1. Field of the Invention
The present invention relates to an image recovery processing technology that uses an image recovery filter.
2. Description of the Related Art
Various methods have been proposed for performing correction processing on image data. When generating image data by capturing an object with a digital camera, the obtained image data is at least partially deteriorated due to aberration in the imaging optical system.
A blur component in image data is a factor in optical system spherical aberration, coma aberration, curvature of field, astigmatism and the like. When an ideal optical system that is free of aberration and does not suffer any effects of diffraction is used, the light beams coming from a single point of the object that should reconverge at a single point on the imaging plane in fact form an image in which the light beams do not converge at a single point, and are spread out. The distribution of these spread out light beams is the blur component. Although in optics this is referred to as “point spread function” (PSF), for image data we will refer to this as “blur component”. Further, although the term blur component of image data can also refer to blurred image data that is not in focus, for example, here this term is used to refer to blurring due to the effects of aberration in the optical system even when the image is in focus. Further, the fact that optical system axial chromatic aberration, color spherical aberration and color coma aberration are factors can be said to be due to differences in the blur component at each light wavelength.
An example of a known method to correct deterioration of the blur component in image data is to use information about the imaging optical system optical transfer function (OTF). Although this method is referred to using names such as image recovery and image restoration, in the following description processing that corrects deterioration of image data using information about OTF of the imaging optical system will be referred to as image recovery processing.

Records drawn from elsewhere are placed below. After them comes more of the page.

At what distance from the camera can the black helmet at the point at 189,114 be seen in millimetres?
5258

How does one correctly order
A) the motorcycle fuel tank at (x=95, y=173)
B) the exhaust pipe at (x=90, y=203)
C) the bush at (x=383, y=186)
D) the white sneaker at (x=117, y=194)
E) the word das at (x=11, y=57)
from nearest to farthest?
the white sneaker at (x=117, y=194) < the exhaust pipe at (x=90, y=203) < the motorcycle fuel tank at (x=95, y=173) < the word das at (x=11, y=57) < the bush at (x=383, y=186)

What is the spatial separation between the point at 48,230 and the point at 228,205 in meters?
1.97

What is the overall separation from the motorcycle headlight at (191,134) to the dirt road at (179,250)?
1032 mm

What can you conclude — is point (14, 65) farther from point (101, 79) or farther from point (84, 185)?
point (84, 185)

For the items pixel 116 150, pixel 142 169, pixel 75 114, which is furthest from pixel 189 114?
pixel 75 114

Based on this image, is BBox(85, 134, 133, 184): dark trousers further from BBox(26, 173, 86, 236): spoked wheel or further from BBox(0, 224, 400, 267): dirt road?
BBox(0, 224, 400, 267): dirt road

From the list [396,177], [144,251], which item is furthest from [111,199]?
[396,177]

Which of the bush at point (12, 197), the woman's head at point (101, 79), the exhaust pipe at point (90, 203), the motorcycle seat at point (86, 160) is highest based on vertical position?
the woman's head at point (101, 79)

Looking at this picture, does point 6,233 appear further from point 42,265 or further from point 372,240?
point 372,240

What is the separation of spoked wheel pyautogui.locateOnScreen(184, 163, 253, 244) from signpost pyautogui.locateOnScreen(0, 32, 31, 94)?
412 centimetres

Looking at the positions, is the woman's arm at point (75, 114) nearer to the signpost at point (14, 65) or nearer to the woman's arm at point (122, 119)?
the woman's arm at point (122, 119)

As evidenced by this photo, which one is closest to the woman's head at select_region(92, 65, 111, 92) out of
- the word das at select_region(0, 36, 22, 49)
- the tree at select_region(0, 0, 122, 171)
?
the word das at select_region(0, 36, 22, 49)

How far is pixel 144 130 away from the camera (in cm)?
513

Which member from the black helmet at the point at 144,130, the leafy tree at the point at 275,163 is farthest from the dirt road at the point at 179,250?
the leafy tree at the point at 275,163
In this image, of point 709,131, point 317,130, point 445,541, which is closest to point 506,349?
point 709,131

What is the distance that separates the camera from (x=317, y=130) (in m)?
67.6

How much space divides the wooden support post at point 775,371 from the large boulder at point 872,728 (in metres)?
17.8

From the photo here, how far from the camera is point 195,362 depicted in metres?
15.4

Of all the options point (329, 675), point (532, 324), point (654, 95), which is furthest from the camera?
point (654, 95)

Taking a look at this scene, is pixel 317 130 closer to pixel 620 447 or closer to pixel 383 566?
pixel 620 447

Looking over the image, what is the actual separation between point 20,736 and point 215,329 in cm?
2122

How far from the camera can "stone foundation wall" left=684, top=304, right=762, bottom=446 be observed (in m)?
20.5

An outline of image recovery processing will now be described. When deteriorated image data is represented as g(x,y), the original image data as f(x,y), and a PSF obtained from an inverse Fourier transform on the optical transfer function as h(x,y), the following equation holds.g(x,y)=h(x,y)*f(x,y)Where * represents convolution and (x,y) represents image data coordinates.
Further, if the equation is subjected to a Fourier transform and converted into a display format at a frequency plane, the resultant equation is in the form of an integral for each frequency, as illustrated below. In this equation, since H is obtained by subjecting a PSF to a Fourier transform, H is an OTF. Further, (u,v) represents coordinates in a two-dimensional frequency plane, i.e., represents the frequency.G(u,v)=H(u,v)·F(u,v)
To obtain the original image data from the deteriorated image data, first, both sides are divided by H, as follows.G(u,v)/H(u,v)=F(u,v)
Then, the original image data f (x, y) is obtained as a recovered image by subjecting the F (u,v) to an inverse Fourier transform to return to the actual plane.
If the value obtained by subjecting 1/H in the above formula to an inverse Fourier transform is R, the original image data can similarly be obtained by performing convolution processing on the image data in the actual plane as illustrated in the following equation.g(x,y)*R(x,y)=f(x,y)
This R (x, y) is called an image recovery filter. Since the OTF varies according to the imaging state, such as the state of the zoom position and the state of the aperture diameter, the image recovery filter to be used in image recovery processing also needs to be changed according to the OTF. For example, Japanese Patent Application Laid-Open No. 10-165365 discusses a technique for resolving image blur by using a PSF corresponding to a used fluorescence wavelength for a range that is outside of the focus range of the imaging means in an endoscope for observing inside the body. Since the fluorescence is faint, an object optical system having a small F number is needed. Since the focal depth becomes more shallow if an object optical system having a small F number is used, this technique is trying to obtain an in-focus image by performing image recovery processing on a range that is out of focus.
As described above, image quality can be improved by performing image recovery processing on captured image data and correcting various aberrations. However, in actual imaging, the imaging state of the image data and the state of the image recovery filter for recovery of the image data may not completely match. An example of such a case is when there is a saturated pixel in the captured image data. Since a saturated pixel has lost its original object information, a situation arises in which the deterioration state of the image data to be actually obtained and the deterioration state of the image data that is envisaged as the recovery target by the image recovery filter do not match.
Further, when selecting or generating an image recovery filter according to imaging information such as the lens focal length, the aperture value, and the imaging distance, a difference can occur between the actual imaging state and the imaging information to be used. A situation in which the deterioration state of the image data to be actually obtained and the deterioration state of the image data that is envisaged as the recovery target by the image recovery filter do not match tends to occur especially for imaging distance, because the object distance differs depending on the angle of view when capturing a three-dimensional object.
In particular, when the actually obtained image data is sharper than the image data envisaged as the recovery target by the image recovery filter, if the image recovery filter is used, the recovered image data becomes over-recovered, which causes image deterioration such as undershoot and overshoot at the edge portions. In particular, undershoot at a low luminance portion is amplified by the gamma correction processing that is applied after image recovery processing, so that the resultant image data looks strange.
Further, even in the technique discussed in Japanese Patent Application Laid-Open No. 10-165365, when there is a difference between the envisaged PSF and the actually obtained image data, over recovery occurs, which can be thought to lead to deterioration in the quality of the recovered image data.